The RoMa Craft Tobac Neanderthal continues to impress with the sheer amount of flavors being pumped out. The oak is still leading the way with some dark chocolate, coffee, pecan, spice, plum, and some slight char and sweetness. It’s got some bite too as I started to feel the nicotine about halfway in. The retrohale is way sharp coating my nasal passage with a bit too much cayenne pepper backed by some of the oak I pick up on the standard draw. As I suspected the burn line has fixed itself and is now burning razor thin, and perfectly even.
Again, the flavors are killing it into the final third of the RoMa Craft Tobac Neanderthal. The oak is still taking center stage back by lots of spice, chocolate, and coffee. There is still some slight spice and sweetness mixed in as well. After that wave in the first third, the cigar has burned perfectly and razor thin without any extra help from my torch. Usually, stronger cigars tend to build up a good amount of harshness towards the end of the smoke, but after the 2 hours it took to take this bad boy down to the nub it was clean and smooth, still boasting a ton of flavor and a great deal of strength. I walked away from this cigar with a nice nicotine kick.
Skip has just added to an already stacked arsenal. Out of the gate I expected the RoMa Craft cigars to have a bit more bite than they had when they first launched (mostly due to Skip’s love for full-bodied, full-strength cigars), but was surprised with the more mild approach. It’s not a bad thing by any means as I’ve been a huge fan of each of the past sticks in their portfolio, but they delivered a powerhouse cigar with great balance, and bold flavors with the Neanderthal. This cigar comes out of the gate firing on all cylinders and doesn’t give up until your fingertips are burning. At $12 a pop it’s not the most affordable cigar out there, but it’s more than justified and very box worthy. Being that the Neanderthal is a full-production line I can see it having a permanent place in my regular rotation for a very long time. The Aquitaine has been my favorite RoMa Craft Tobac stick for a very long time, but it now has some competition. Now if we could just get them in a shop here locally, that would be great.

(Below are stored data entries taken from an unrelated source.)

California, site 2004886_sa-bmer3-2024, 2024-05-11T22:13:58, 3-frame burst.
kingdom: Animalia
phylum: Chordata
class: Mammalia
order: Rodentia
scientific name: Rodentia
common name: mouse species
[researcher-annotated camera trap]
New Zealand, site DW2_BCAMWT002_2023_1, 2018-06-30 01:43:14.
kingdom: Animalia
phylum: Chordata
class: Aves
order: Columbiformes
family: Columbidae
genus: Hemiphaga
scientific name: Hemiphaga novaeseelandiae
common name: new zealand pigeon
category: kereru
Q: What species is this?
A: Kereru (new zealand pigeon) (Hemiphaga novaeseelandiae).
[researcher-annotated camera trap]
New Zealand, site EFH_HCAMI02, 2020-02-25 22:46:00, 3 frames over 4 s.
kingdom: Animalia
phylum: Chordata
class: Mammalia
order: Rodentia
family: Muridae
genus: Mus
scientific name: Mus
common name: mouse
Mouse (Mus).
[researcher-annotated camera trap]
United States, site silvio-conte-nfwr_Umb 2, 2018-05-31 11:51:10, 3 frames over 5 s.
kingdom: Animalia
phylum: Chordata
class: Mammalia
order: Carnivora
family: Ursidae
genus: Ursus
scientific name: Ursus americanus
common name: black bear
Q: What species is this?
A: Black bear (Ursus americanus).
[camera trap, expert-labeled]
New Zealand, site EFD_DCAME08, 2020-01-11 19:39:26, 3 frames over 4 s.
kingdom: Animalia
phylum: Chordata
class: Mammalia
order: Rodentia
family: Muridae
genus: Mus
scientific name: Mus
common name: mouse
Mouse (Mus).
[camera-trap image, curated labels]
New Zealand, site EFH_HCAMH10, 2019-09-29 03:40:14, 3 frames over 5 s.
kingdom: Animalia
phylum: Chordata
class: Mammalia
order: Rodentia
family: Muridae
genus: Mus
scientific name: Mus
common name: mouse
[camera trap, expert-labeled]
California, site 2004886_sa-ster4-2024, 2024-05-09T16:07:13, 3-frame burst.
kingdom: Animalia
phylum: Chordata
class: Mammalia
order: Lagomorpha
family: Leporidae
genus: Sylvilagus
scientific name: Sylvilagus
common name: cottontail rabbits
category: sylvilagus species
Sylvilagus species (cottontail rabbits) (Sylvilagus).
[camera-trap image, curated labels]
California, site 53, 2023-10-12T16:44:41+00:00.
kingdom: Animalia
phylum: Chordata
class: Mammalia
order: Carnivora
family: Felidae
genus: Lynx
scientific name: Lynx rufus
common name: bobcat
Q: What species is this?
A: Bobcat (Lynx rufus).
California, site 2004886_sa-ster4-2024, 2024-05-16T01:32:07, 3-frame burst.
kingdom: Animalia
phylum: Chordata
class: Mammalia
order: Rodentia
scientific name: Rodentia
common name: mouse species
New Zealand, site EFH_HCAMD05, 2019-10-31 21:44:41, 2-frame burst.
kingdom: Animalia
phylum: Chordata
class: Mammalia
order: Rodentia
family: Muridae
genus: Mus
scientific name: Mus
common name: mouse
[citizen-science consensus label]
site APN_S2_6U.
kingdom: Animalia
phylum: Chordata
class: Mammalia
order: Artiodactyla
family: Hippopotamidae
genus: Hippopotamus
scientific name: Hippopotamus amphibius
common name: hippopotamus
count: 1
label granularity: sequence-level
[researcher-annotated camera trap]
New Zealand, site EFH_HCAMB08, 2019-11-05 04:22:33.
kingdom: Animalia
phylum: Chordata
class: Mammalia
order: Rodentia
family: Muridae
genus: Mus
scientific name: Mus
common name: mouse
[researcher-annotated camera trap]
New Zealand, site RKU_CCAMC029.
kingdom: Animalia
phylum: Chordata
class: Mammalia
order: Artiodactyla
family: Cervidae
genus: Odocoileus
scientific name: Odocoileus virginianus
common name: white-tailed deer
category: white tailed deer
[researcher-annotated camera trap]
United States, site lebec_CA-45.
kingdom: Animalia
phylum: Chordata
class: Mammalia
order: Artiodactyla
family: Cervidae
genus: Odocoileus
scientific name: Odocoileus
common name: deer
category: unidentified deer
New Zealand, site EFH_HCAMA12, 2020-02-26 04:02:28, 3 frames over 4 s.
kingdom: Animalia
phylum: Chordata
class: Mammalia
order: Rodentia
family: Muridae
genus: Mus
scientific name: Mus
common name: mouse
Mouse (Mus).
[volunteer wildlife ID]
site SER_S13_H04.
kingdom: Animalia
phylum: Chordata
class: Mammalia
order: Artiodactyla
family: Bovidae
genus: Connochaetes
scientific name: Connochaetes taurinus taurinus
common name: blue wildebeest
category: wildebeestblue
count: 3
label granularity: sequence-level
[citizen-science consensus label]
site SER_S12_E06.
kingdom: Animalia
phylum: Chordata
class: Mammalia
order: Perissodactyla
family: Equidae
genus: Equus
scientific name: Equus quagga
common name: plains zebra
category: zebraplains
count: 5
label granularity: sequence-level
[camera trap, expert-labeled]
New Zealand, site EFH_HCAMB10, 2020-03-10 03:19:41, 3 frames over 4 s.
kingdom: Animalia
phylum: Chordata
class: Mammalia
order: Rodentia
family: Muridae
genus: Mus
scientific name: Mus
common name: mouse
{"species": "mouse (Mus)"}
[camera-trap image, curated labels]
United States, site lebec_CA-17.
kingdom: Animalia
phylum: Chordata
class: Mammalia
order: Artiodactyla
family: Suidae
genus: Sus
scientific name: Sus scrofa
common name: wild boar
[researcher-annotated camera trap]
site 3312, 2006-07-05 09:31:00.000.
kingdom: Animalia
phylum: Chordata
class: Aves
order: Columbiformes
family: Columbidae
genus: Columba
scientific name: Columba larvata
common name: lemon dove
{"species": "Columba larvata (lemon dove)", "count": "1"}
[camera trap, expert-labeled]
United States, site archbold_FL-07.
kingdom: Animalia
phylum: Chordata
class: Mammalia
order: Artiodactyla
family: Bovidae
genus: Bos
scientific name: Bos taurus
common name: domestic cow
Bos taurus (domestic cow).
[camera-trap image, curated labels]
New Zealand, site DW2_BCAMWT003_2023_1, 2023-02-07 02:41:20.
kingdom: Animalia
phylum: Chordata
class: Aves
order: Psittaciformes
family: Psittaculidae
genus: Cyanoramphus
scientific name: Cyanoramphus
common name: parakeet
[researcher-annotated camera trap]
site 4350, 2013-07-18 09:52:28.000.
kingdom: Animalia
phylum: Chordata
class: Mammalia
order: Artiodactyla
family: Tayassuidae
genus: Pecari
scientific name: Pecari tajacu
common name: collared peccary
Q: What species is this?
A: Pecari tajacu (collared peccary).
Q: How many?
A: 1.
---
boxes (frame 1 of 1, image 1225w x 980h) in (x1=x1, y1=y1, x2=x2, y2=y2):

A little nod here to Skip and his love for Prairie Artisan’s stouts. The first time I smoked a Neanderthal I knew I wanted to pair with something that would really match up to the bold oak I encountered throughout the cigar. There was little doubt in my mind that the Barrel Aged Bomb! from Prairie Artisan Ales would be the perfect pair. Brewed at the Prairie Artisan Brewery in Oklahoma this 11.2% ABV imperial Stout is aged in Balcones Distilling whiskey barrels with coffee, cacao, and vanilla beans and chilies added. The Barrel Aged Bomb! starts out with lots of sweetness, vanilla, chocolate, and malt with a very heavy mouthfeel before finishing with more sweet milk, chocolate, a bit of booze, spice and a nice bourbon aftertaste. What more can I really say, it was a match made in heaven. I think the RoMa Craft Tobac Neanderthal would also pair wonderfully with just about any big stout, a Belgian quad, or a few fingers of bourbon.